Kinck, Jacob, Bonbonnel!
Veuillot, Tropmann, Augier!
Gill, Mendes, Manuel, Guido Gonin! –
Basket of the Graces! L’Herisse!
Unctuous waxes!
Old loaves, spirits!
Blind men! –
but then who knows? –
Beadles, Enghien. –
In one’s own home!
Let’s be Christian!
Obscur Et Fronce
Dark, wrinkled as a purple pink,
It breathes, it nestles in that bed of moss,
Still damp from love, which hugs the slope,
The white thighs’ slope, to crater’s heart.
Threads, gossamer, milky tears
Wept, wept, in scouring wind
That drove them on clots of scarlet scree
Till they tumbled on the edge, were gone.
My dreams touch kisses, kisses to the gate.
Soul envies couplings of the flesh,
Its tear-bottle this, its nest of sobs.
Ecstatic olive!

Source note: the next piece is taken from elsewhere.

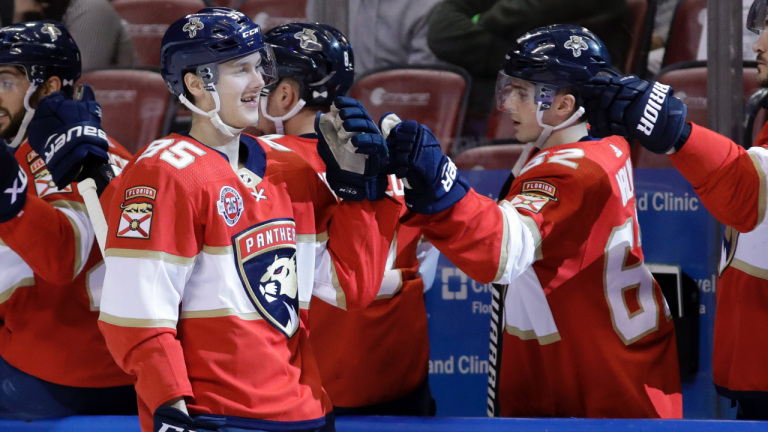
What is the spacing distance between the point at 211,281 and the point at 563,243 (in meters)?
1.06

Seductive flute!
Throat sucking almond-sweet sublime!
Moss-circled, female, promised land!
First Communions
Truly, they’re stupid, these village churches
Where fifteen ugly chicks soiling the pillars
Listen, trilling out their divine responses,
To a black freak whose boots stink of cellars:
But the sun wakes now, through the branches,
The irregular stained-glass’s ancient colours.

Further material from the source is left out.